Wednesday, January 05, 2005

ode fokez suqs teh kw0k

damb but if I didn't run into a cunty old man today! i was bladin' down around the post office with some of tha nuttkasez, puttin mad grindy-grime on the planterbox when some Horace A Thousand points his cane at me, all in his plaid hat, hella gibberin about how he wanted to complain or something. earfuzzzz tried to make a point to me and I grabbed a big handful 'a plants and crap and rubbed it all in his tidy face, gettin some in his pie. old folks ain't know how to react to somethin like that so he took it like a mud-eatin' baby and was all aghasted while we rolled. pitiful, yo. pick your fightz, ode fokez, cause we know where you park, cause your parking spot is painted bright blue and is the size of a game show.

Monday, December 20, 2004

Tha Merchant Marines blew, yo

damn, I ain't even get through the first meeting before I hadda quit tha damn Merchant Marines! ear up, all.

so's I blade on down to the orientation and it's in this hell of shitty room at the American Legion Hall, this place where Soldiaz In Diapahz sit around eatin' on carrot-raisin salad and mad watching Price Is Right with their eyez closed. I am all like, that's cool that it's here, since we're all military bros. Semper fi, I'm down with that noize. I go into the room and there's just this one other dude there, this sorta kinda goth kid who graduated last year named Orion Cheng. that's his actual name. you can tell he ain't real goth cause for shoes he just wears green converse and he has a gray trenchcoat instead of black, but he does sport a black fedora. I ain't never really know him so I just give a 'sup and take a seat at the back. few minutes later this merchant marine guy all dressed up in a meter-reader uniform ducks his head in and says he'll be right back. I was like, they dress like tha Parkin' Pigs? that is stubby-wack, I gotta bail on this action. Orion was playin' that Magic: The Softening card game by his awesome self so I rose real quiet and skated the hell away from a life of givin' parkin' tickets on tha high seas. I'm AWOH (Absent With Out Hooley) so I gotta boost tha Uncle's stash. keep the peace.

Monday, December 13, 2004

Merchant Marine, y'alls!

Damn so it looks like you can get mad sailin' as a Merchant Marine! You ain't gotta go through some boot camp or all that basic trainin' hassle, you go straight to the high seas, cold assisting vessels through the Panama canal and shit. You defend cargo and keep on watch. Man I am signin' up for the Merchant Marine soon as I can find a copy of Uncle Ray's sig to copy.

Friday, December 03, 2004

I want to work on a ship!

how live would that be? all battening the hatches, mad drankin rum, tellin' stories of a sawed-off tit, straight rusted mouth from the front line.
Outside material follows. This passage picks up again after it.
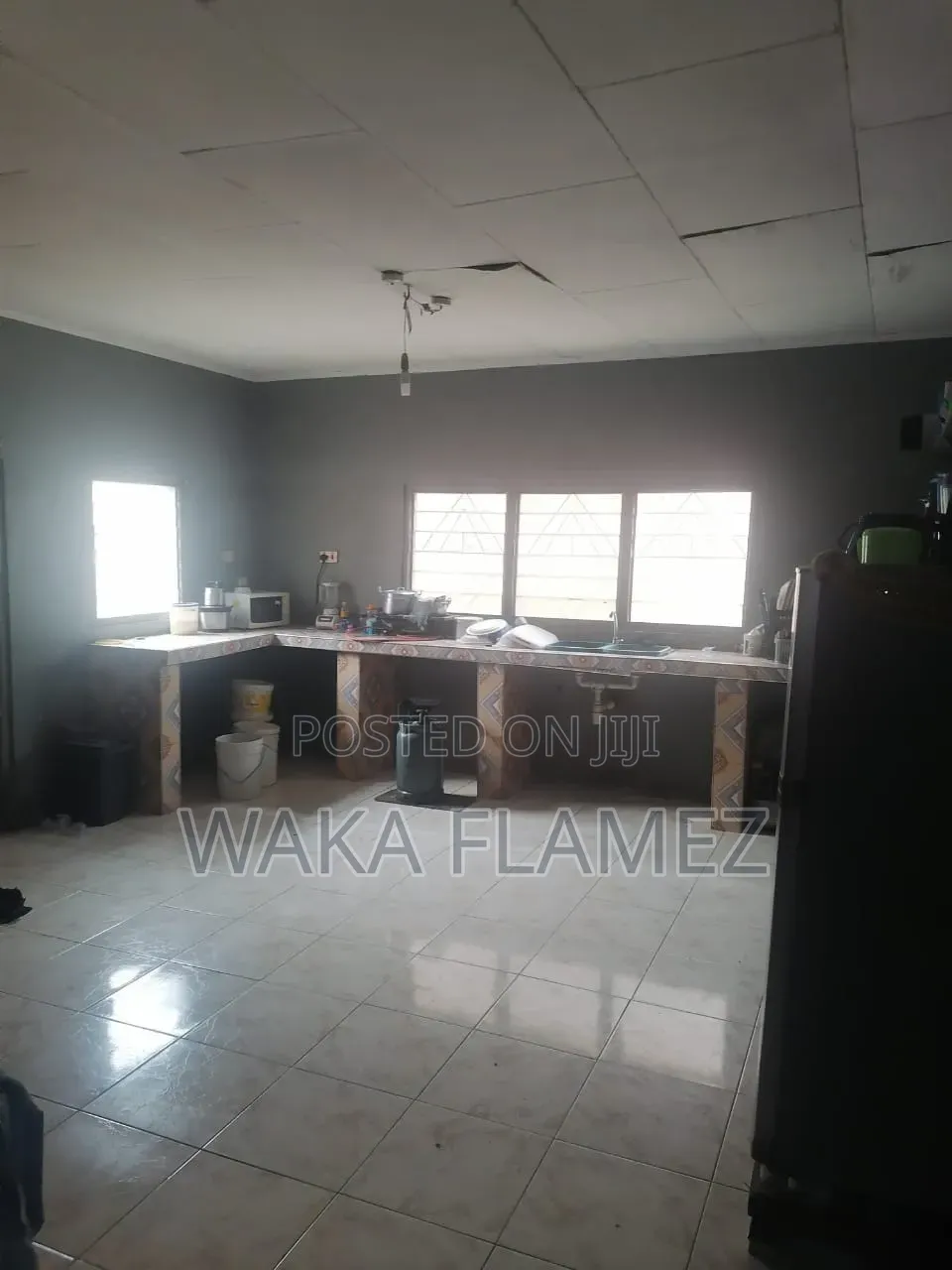 5bdrm House in Pobiman Township, Amasaman for sale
I'm gonna cook me up some Google and see if they got any kinds of Ship reality show and cetera. rough charley gonna be on a ship show!

Friday, November 19, 2004

Uncle Ray got peen!

Uncle Ray said he got a kink in his old back and phoned up Transitions, this day spa that sends a masseuse to your crib! only insteada' some cups it was a cut-lookin Miami smoother and he was packin thick ounces on the frontside!

Here's how it probably went, yo:

UNCLE RAY: Aw yeah the back is sore yo
MARCO: I fix the back Ray
UNCLE RAY: Plus the other thing
MARCO: I suck the peen Ray
UNCLE RAY: Here is five hundred
UNCLE RAY: ahhhhhh

Uncle Ray definitely did peen with the Transitions guy this afternoon.